# Text provided
## start

Now that we are close to the target set originally, to get under 20,000 unfactored candidates per one million range (or 2,000 per one hundred thousand) and now that 30.8 has changed the landscape I think we should set a new target.

Rather than setting the same standard for each range I was thinking of each unfactored exponent having done an amount of P-1 work on it that is reasonable.

I currently work in the 9.1M range with B1 set to 2,000,000 and using a machine with 64 GiB of ram which sets B2 at 3,500,000,000. That amounts to about 90 GHz-days each.

Two things now would be worthwhile:

A. How to get P-1 being done on machines with heavy ram resources?
B. How to set a meaningful standard as the next target?

I have been thinking about what to do next ... we are probably about 6 months from completing this project.
I intend to continue with some kind of P-1.
What you suggest is a worth consideration.

Thanks

petrw1 · 2022-01-07, 22:49

Quote:

Originally Posted by tha

Two things now would be worthwhile:

A. How to get P-1 being done on machines with heavy ram resources?
B. How to set a meaningful standard as the next target?

Thoughts anyone?
A. Is there a minimum/preferred RAM target? Or do lower RAM PC's just need manually specified Bound2 and take longer in order to achieve B.

## end

(Stored items from a collection)
## start

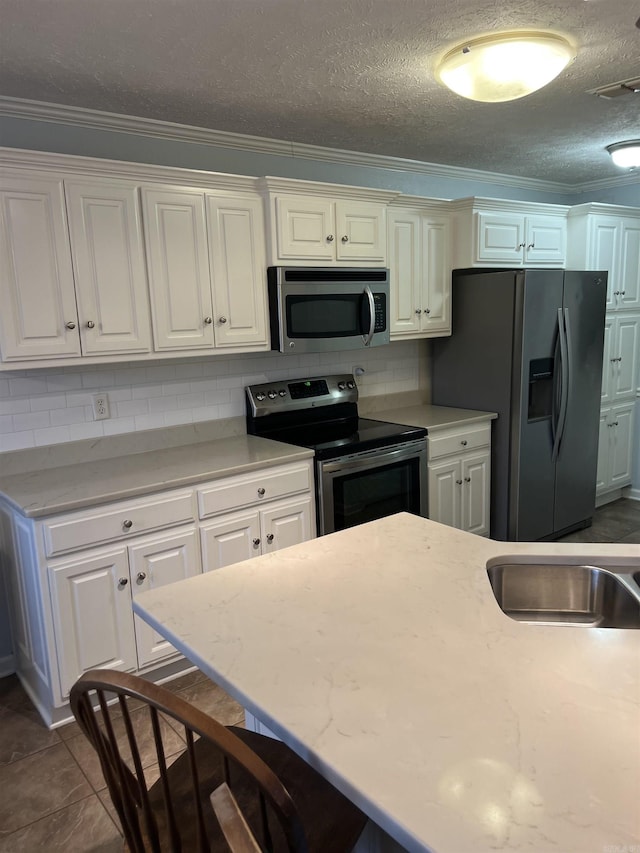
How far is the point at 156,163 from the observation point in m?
2.95

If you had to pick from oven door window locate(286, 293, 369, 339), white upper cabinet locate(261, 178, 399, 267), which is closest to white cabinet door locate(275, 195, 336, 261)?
white upper cabinet locate(261, 178, 399, 267)

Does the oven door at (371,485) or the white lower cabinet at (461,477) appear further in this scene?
the white lower cabinet at (461,477)

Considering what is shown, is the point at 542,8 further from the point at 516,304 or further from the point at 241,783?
the point at 241,783

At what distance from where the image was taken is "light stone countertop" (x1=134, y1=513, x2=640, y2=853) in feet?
2.65

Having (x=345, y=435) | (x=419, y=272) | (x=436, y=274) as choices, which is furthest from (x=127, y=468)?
(x=436, y=274)

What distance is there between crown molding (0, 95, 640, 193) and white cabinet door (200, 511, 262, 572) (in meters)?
1.81

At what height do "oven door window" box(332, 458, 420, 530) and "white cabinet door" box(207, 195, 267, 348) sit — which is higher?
"white cabinet door" box(207, 195, 267, 348)

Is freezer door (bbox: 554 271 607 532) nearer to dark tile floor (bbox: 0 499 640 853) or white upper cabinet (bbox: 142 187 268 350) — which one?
white upper cabinet (bbox: 142 187 268 350)

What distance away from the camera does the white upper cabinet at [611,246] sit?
427 cm

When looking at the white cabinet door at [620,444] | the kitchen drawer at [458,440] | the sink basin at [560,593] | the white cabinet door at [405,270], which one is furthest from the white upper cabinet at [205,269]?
the white cabinet door at [620,444]

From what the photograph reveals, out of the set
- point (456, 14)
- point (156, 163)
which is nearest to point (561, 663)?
point (456, 14)

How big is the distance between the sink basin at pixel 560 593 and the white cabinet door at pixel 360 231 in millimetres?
2133

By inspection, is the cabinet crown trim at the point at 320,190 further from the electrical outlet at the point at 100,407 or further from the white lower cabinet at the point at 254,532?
the white lower cabinet at the point at 254,532

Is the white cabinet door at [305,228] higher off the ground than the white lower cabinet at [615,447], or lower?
higher
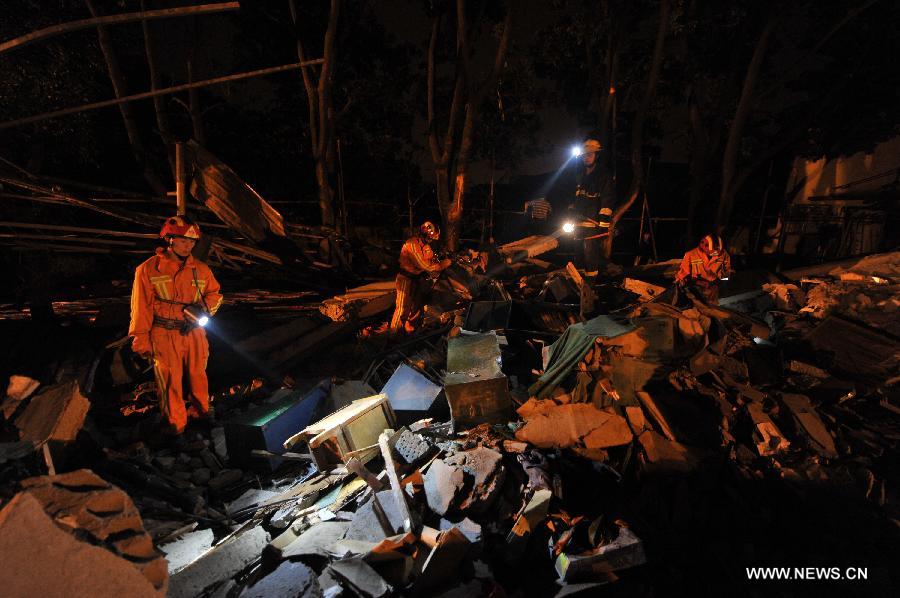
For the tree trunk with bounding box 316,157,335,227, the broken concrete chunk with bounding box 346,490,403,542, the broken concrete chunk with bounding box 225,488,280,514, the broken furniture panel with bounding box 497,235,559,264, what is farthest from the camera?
the tree trunk with bounding box 316,157,335,227

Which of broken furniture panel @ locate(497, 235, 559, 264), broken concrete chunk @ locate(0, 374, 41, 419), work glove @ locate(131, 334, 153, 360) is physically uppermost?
broken furniture panel @ locate(497, 235, 559, 264)

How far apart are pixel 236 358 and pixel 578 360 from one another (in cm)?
482

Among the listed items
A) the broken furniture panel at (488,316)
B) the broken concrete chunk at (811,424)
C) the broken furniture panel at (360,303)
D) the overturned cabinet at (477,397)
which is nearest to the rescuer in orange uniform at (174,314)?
the broken furniture panel at (360,303)

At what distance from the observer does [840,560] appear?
2.71m

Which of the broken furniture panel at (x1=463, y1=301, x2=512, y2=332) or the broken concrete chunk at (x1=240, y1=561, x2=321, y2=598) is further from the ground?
the broken furniture panel at (x1=463, y1=301, x2=512, y2=332)

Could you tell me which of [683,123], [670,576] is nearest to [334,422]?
[670,576]

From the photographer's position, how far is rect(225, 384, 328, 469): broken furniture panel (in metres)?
3.87

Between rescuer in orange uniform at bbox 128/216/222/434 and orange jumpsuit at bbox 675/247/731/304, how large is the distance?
7648mm

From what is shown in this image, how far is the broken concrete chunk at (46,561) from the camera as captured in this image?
1.30m

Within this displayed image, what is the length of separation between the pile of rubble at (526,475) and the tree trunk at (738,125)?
6.37 m

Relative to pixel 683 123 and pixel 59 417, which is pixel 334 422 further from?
pixel 683 123

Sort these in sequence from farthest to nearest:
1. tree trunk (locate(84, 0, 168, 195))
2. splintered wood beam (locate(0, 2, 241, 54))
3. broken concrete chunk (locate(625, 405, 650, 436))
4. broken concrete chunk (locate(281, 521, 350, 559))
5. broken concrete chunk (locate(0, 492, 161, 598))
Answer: tree trunk (locate(84, 0, 168, 195)), broken concrete chunk (locate(625, 405, 650, 436)), broken concrete chunk (locate(281, 521, 350, 559)), splintered wood beam (locate(0, 2, 241, 54)), broken concrete chunk (locate(0, 492, 161, 598))

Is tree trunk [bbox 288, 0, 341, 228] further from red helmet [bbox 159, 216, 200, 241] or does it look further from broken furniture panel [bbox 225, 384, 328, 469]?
broken furniture panel [bbox 225, 384, 328, 469]

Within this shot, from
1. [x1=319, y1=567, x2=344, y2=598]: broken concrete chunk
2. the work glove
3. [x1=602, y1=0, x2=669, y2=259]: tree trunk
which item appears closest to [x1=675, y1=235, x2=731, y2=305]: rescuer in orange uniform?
[x1=602, y1=0, x2=669, y2=259]: tree trunk
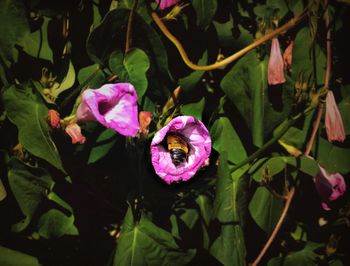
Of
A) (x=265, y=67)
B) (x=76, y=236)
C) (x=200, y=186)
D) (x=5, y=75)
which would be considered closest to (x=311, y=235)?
(x=200, y=186)

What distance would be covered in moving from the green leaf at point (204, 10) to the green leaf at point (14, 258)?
61 centimetres

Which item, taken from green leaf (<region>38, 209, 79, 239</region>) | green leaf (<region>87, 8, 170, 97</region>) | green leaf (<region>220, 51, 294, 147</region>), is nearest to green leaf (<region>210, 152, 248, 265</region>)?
green leaf (<region>220, 51, 294, 147</region>)

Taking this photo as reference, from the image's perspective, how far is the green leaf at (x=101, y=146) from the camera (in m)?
0.82

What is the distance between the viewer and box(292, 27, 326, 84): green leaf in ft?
3.05

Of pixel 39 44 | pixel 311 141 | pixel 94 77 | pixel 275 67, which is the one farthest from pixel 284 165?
pixel 39 44

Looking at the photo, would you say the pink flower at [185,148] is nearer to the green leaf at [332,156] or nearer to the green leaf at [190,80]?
the green leaf at [190,80]

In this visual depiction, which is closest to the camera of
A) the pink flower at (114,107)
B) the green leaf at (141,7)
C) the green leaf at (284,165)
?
the pink flower at (114,107)

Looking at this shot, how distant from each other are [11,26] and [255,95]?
1.72 ft

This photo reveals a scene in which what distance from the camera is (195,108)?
90 centimetres

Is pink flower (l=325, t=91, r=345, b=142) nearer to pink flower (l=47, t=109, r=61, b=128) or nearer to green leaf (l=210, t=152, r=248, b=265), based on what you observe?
green leaf (l=210, t=152, r=248, b=265)

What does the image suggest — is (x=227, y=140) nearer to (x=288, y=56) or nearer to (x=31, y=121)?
(x=288, y=56)

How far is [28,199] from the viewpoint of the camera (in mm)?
764

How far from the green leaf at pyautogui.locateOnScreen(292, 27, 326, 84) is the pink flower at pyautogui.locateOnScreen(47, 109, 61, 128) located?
0.55 m

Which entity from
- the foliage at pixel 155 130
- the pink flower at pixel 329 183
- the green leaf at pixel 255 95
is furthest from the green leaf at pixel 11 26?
the pink flower at pixel 329 183
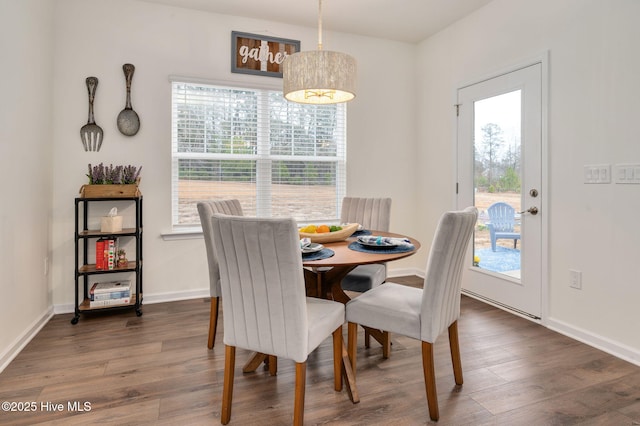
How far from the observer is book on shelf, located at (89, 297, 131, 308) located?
3.03 m

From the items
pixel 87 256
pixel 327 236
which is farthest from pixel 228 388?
pixel 87 256

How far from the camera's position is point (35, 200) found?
9.09 feet

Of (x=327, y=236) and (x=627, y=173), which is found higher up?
(x=627, y=173)

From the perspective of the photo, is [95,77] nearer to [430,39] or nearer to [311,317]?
[311,317]

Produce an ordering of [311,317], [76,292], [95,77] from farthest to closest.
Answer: [95,77], [76,292], [311,317]

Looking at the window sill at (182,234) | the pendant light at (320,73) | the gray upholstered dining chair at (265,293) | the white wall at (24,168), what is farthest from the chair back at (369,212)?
the white wall at (24,168)

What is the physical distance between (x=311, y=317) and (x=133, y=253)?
7.78 feet

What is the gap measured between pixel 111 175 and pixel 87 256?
2.42ft

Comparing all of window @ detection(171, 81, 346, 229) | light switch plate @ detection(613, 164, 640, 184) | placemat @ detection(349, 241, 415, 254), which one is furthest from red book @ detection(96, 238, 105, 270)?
light switch plate @ detection(613, 164, 640, 184)

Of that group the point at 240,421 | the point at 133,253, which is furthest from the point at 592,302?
the point at 133,253

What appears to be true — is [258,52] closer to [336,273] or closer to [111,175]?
[111,175]

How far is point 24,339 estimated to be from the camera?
2525 mm

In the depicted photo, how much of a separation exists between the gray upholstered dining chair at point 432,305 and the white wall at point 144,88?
2.21m

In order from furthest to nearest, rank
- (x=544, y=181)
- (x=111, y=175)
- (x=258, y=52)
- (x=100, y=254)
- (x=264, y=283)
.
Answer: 1. (x=258, y=52)
2. (x=111, y=175)
3. (x=100, y=254)
4. (x=544, y=181)
5. (x=264, y=283)
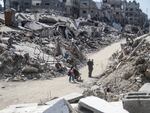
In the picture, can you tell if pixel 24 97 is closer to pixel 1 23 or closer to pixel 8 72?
pixel 8 72

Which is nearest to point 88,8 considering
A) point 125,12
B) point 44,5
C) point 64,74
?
point 44,5

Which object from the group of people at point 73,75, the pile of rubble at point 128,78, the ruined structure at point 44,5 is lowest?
the group of people at point 73,75

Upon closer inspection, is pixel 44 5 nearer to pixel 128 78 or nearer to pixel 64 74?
pixel 64 74

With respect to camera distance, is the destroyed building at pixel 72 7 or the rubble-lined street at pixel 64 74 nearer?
the rubble-lined street at pixel 64 74

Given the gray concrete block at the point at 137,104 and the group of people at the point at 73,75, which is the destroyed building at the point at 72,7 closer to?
the group of people at the point at 73,75

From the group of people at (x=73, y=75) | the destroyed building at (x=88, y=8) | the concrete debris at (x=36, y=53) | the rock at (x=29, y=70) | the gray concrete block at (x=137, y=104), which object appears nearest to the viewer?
the gray concrete block at (x=137, y=104)

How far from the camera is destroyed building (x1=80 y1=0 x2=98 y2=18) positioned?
78875mm

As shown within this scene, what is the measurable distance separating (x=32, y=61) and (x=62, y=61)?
11.0 ft

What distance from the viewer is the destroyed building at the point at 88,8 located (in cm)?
7888

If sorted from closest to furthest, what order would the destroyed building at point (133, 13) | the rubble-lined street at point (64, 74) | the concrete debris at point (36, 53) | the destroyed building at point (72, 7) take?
the rubble-lined street at point (64, 74) < the concrete debris at point (36, 53) < the destroyed building at point (72, 7) < the destroyed building at point (133, 13)

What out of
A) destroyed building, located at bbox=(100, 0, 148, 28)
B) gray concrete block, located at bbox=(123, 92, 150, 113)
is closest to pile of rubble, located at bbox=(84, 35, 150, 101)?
gray concrete block, located at bbox=(123, 92, 150, 113)

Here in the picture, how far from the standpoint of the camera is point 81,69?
2594cm

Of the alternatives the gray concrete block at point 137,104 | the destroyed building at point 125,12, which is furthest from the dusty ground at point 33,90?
the destroyed building at point 125,12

## end

# Goals
1. Reproduce the part of the forum thread on P-1 work starting with "Originally Posted by" and going on through "Thoughts anyone?".
2. For each statement, say yes or no according to the forum thread on P-1 work, and quote the words that decide it: (a) The poster working in the 9.1M range uses a B1 value of 2,000,000. (b) That poster's machine has 32 GiB of RAM. (c) The project is expected to be finished in about a year.

# Answers to the exercise
1.
Originally Posted by tha

Two things now would be worthwhile:

A. How to get P-1 being done on machines with heavy ram resources?
B. How to set a meaningful standard as the next target?

Thoughts anyone?

2.
(a) Yes: "with B1 set to 2,000,000"
(b) No: "using a machine with 64 GiB of ram"
(c) No: "we are probably about 6 months from completing this project"